## [THE PROBLEM]
Return the passage of the patch message below from "This patch allows" to "accessed by a NIC.", copied word for word.

## [DOCUMENT]
* begin *
This patch allows a domain to add or remove foreign frames from its
IOMMU mappings by grant reference as well as GFN. This is necessary,
for example, to support a PV network backend that needs to construct a
packet buffer that can be directly accessed by a NIC.

Signed-off-by: Paul Durrant <paul.durrant@citrix.com>
---
Cc: Jan Beulich <jbeulich@suse.com>
Cc: Andrew Cooper <andrew.cooper3@citrix.com>
Cc: George Dunlap <George.Dunlap@eu.citrix.com>
Cc: Ian Jackson <ian.jackson@eu.citrix.com>
Cc: Julien Grall <julien.grall@arm.com>
Cc: Konrad Rzeszutek Wilk <konrad.wilk@oracle.com>
Cc: Stefano Stabellini <sstabellini@kernel.org>
Cc: Tim Deegan <tim@xen.org>
Cc: Wei Liu <wei.liu2@citrix.com>

v7:
 - Re-base.

v6:
 - Re-base.

v2:
 - New in v2.
---
 xen/common/grant_table.c      | 151 ++++++++++++++++++++++++++++++++++++++++++
 xen/common/iommu_op.c         | 100 +++++++++++++++++++---------
 xen/include/public/iommu_op.h |  29 ++++++--
 xen/include/xen/grant_table.h |   5 ++
 4 files changed, 248 insertions(+), 37 deletions(-)
* end *
## [SOURCE MATERIAL]
* begin *
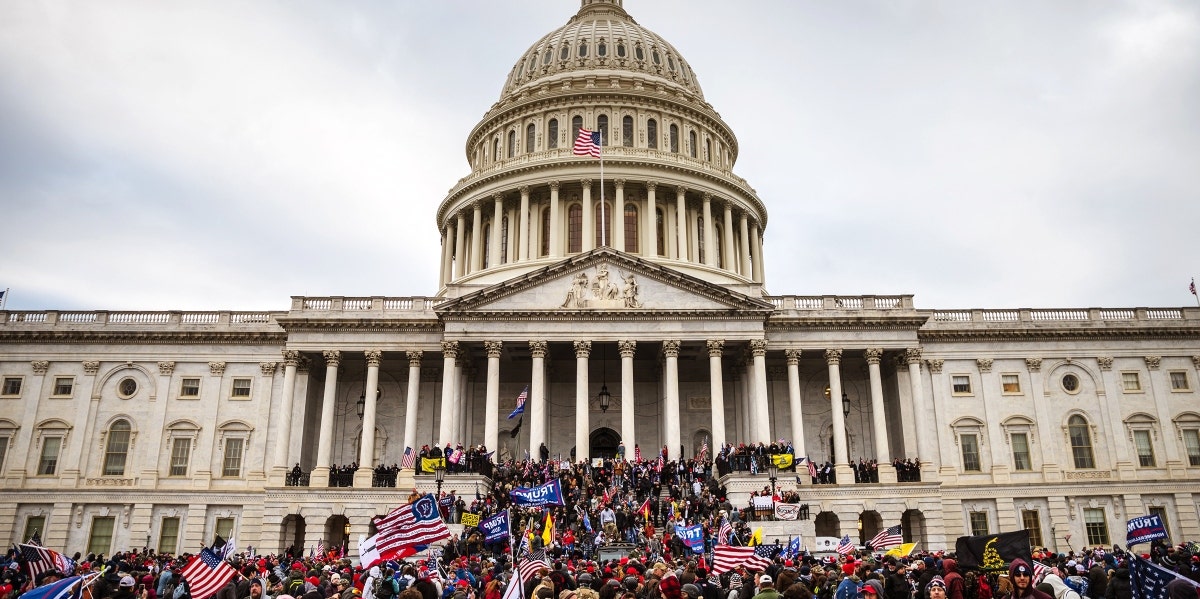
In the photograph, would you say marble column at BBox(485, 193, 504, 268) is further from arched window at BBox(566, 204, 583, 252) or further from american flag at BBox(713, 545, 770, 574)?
american flag at BBox(713, 545, 770, 574)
* end *
## [RESULT BELOW]
This patch allows a domain to add or remove foreign frames from its
IOMMU mappings by grant reference as well as GFN. This is necessary,
for example, to support a PV network backend that needs to construct a
packet buffer that can be directly accessed by a NIC.